Cold Mountain is a 1997 historical novel by Charles Frazier which won the U.S. National Book Award for Fiction. It tells the story of W. P. Inman, a wounded deserter from the Confederate army near the end of the American Civil War who walks for months to return to Ada Monroe, the love of his life; the story shares several similarities with Homer's Odyssey. The narrative alternates back and forth every chapter between the stories of Inman and Ada, a minister's daughter recently relocated from Charleston to a farm in a rural mountain community near Cold Mountain, North Carolina from which Inman hails.

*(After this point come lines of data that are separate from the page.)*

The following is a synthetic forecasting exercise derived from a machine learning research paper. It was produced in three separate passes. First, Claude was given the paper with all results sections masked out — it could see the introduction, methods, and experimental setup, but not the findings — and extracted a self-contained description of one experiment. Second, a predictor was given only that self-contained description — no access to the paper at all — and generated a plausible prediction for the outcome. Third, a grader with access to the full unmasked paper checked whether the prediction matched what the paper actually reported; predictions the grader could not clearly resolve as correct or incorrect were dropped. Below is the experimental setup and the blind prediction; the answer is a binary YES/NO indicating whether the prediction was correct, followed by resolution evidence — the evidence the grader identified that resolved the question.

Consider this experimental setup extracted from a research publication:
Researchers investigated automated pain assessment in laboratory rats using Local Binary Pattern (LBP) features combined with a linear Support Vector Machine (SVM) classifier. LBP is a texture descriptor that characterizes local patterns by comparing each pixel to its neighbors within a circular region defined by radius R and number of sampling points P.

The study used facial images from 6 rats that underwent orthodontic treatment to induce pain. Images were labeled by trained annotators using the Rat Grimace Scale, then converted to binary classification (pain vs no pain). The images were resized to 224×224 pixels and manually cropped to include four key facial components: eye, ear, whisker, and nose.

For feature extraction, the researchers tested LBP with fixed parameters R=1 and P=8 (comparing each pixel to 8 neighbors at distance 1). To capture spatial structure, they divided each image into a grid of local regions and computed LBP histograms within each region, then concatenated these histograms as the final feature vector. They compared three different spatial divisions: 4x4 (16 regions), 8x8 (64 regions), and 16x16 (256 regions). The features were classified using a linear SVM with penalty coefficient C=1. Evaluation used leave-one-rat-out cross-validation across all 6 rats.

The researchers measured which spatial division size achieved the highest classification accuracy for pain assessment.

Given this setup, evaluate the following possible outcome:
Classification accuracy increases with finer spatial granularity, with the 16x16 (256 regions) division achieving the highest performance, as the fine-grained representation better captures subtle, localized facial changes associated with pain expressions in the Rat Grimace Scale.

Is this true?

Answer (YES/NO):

Though they only knew each other for a brief time before Inman departed for the war, it is largely the hope of seeing Ada again that drives Inman to desert the army and make the dangerous journey back to Cold Mountain. Details of their brief history together are told at intervals in flashback over the course of the novel.

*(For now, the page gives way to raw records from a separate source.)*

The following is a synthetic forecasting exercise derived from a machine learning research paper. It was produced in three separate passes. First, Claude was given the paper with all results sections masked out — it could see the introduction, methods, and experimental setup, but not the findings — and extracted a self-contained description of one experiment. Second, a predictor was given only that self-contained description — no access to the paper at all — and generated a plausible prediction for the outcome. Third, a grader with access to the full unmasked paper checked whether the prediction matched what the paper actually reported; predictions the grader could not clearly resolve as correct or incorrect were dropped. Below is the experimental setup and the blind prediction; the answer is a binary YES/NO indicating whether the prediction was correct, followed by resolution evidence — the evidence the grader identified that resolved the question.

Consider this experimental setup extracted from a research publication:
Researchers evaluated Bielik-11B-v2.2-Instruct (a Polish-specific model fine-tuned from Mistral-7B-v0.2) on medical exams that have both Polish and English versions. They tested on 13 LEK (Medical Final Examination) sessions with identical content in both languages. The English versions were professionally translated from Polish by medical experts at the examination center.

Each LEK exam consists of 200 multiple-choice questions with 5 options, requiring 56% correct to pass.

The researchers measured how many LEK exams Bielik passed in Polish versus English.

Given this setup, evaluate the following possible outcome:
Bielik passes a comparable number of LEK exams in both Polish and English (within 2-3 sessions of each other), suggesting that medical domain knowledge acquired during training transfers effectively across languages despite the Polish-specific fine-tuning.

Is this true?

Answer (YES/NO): NO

The novel, which was Charles Frazier's first, became a major best-seller, selling roughly three million copies worldwide. It was adapted into an Academy Award-winning film of the same name in 2003.
Frazier has said that the real W. P. Inman was his great-grand-uncle who lived near the real Cold Mountain, which is now within the Pisgah National Forest, Haywood County, North Carolina. In the book's acknowledgments, Frazier apologizes for taking "great liberties" in writing of W. P. Inman's life. Frazier also used Hendricks County, Indiana, native John V. Hadley's book Seven Months a Prisoner as inspiration for the novel.